The women weren’t the only ones afraid. The doctors stammered at Frances. One of them tore paper into tiny bits; another had a face “pale as ashes.”
And screw anesthesia. Anesthesia is for pansies—or for operations conducted at least thirty years later. They placed an ordinary cambric handkerchief over her face and called it a day. It was quite thin; she still could see the squadron of doctors and “the glitter of polished Steel” through it. They uncovered her breast, and one of them made a circle in the air with his finger, indicating that they would take the whole thing off. This freaked her out, so she ripped the handkerchief off her face and sat up, explaining that all her pain radiated from a single point in her breast. But the doctors told her again that it must all come off, and firmly put the cloth back over her face.

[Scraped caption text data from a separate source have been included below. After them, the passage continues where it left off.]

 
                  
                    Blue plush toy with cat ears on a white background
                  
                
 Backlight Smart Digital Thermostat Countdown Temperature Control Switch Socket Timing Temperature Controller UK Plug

Then they started sawing off her breast while she watched them through the handkerchief. Here’s how that felt:
When the dreadful steel was plunged into the breast—cutting through veins—arteries—flesh—nerves—I needed no injunctions not to restrain my cries. I began a scream that lasted unintermittingly during the whole time of the incision—& I almost marvel that it rings not in my Ears still! so excruciating was the agony. When the wound was made, & the instrument was withdrawn, the pain seemed undiminished, for the air that suddenly rushed into those delicate parts felt like a mass of minute but sharp & forked poniards, that were tearing the edges of the wound—but when again I felt the instrument—describing a curve—cutting against the grain, if I may so say, while the flesh resisted in a manner so forcible as to oppose & tire the hand of the operator, who was forced to change from the right to the left—then, indeed, I thought I must have expired.